Almonds are not only one of the healthiest foods available, but help control hypertension.

Almonds are among the few high-fat foods that are good for your health. They are high in health-promoting monounsaturated fats, which are also found in olive oil and have been associated with reduced risk of heart disease. A group of researchers estimated that substituting nuts for an equivalent amount of carbohydrate in an average diet resulted in a 30 percent reduction in heart disease risk and a 45 percent risk reduction when fat from nuts was substituted for saturated fats ― found mainly in meat and dairy products.

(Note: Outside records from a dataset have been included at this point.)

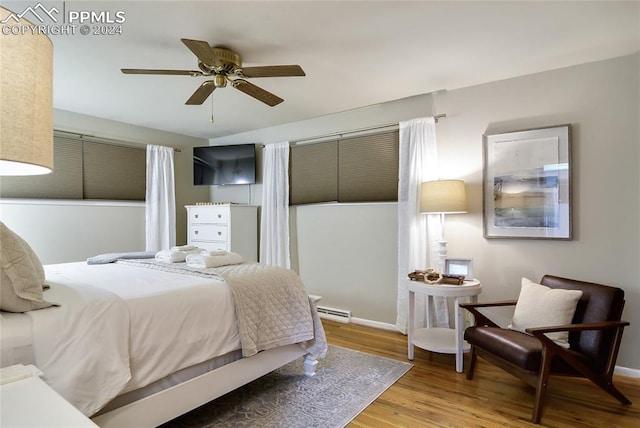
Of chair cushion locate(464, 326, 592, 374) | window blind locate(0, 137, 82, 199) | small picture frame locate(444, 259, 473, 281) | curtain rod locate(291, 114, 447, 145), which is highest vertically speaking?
curtain rod locate(291, 114, 447, 145)

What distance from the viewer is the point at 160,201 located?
4652 millimetres

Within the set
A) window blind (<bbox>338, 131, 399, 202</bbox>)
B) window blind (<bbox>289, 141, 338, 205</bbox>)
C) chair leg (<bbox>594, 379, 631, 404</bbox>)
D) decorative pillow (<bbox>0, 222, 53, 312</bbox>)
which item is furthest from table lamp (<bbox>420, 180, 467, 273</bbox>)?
decorative pillow (<bbox>0, 222, 53, 312</bbox>)

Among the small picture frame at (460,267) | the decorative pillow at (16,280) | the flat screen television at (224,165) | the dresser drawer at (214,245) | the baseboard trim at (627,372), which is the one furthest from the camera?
the flat screen television at (224,165)

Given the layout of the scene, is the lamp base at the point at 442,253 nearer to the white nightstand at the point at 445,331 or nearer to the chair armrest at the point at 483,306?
the white nightstand at the point at 445,331

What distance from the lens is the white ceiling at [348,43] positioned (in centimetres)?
202

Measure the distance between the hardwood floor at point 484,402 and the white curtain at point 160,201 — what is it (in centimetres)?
350

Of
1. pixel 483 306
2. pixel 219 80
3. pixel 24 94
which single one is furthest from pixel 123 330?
pixel 483 306

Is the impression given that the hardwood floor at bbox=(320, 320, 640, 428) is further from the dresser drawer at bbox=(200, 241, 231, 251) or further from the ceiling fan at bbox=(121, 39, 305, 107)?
the dresser drawer at bbox=(200, 241, 231, 251)

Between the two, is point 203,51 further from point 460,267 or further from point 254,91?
point 460,267

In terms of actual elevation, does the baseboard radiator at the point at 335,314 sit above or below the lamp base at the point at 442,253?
below

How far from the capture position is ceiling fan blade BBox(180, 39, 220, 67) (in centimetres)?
189

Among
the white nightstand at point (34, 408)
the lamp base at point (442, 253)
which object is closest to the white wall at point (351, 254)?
the lamp base at point (442, 253)

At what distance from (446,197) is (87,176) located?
4.02 metres

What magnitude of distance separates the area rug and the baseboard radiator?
3.46 feet
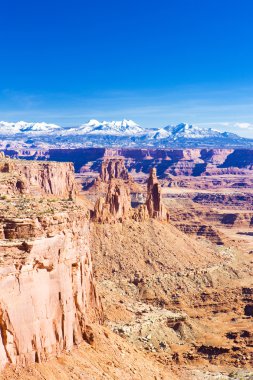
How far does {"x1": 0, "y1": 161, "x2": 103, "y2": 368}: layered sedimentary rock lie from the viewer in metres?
37.2

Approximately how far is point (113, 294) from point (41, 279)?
43.0m

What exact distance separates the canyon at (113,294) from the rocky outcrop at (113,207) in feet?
0.65

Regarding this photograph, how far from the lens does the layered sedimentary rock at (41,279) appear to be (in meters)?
37.2

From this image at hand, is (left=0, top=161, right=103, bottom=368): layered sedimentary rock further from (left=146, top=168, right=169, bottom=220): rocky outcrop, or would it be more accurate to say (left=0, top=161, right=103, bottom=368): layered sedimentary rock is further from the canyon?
(left=146, top=168, right=169, bottom=220): rocky outcrop

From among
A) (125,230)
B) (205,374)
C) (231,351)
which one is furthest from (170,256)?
(205,374)

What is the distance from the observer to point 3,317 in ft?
120

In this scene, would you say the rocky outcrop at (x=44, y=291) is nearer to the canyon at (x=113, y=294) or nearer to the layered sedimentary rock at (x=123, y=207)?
the canyon at (x=113, y=294)

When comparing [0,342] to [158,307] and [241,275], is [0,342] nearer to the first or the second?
[158,307]

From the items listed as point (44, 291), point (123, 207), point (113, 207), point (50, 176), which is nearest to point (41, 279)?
point (44, 291)

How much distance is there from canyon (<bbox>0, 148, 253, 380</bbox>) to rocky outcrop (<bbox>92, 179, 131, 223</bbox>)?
0.20 metres

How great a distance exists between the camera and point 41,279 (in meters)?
39.5

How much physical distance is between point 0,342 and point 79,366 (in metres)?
8.05

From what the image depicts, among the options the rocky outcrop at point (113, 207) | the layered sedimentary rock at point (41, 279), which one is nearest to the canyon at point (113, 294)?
the layered sedimentary rock at point (41, 279)

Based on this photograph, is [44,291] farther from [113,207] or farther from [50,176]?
[50,176]
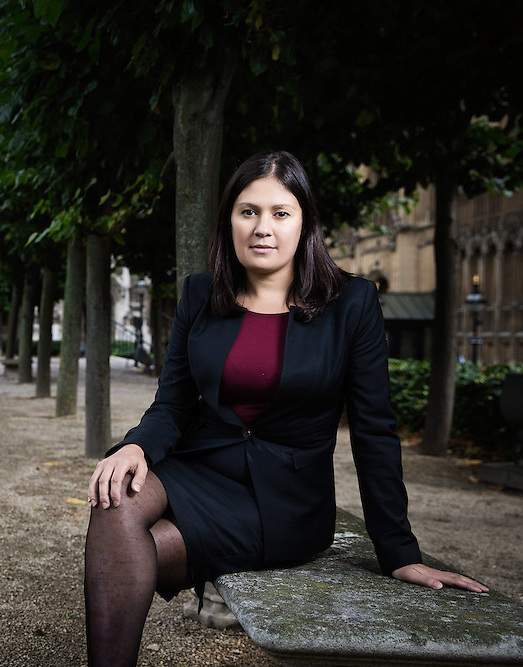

Almonds are also rich in potassium, an important electrolyte involved in neural transmission and the contraction of all muscles including the heart. Potassium is also essential in maintaining normal blood pressure. Almonds therefore protect against hypertension and atherosclerosis by providing 257 mg of potassium and only 0.3 mg of sodium.

A study, published in the International Journal of Obesity and Related Metabolic Disorders, involved 65 overweight and obese adults. Half were put on an almond-enriched low calorie diet (high in monounsaturated fats) and the rest were on a low calorie diet high in complex carbohydrates. Both diets supplied the same number of calories and equivalent amounts of protein. After 6 months, those on the almond-enriched diet had greater reductions in weight (-18 vs. -11%), waistlines (-14 vs. -9%), body fat (-30 vs. -20%), total body water (-8 vs. -1%), and systolic blood pressure (-11 vs. 0%).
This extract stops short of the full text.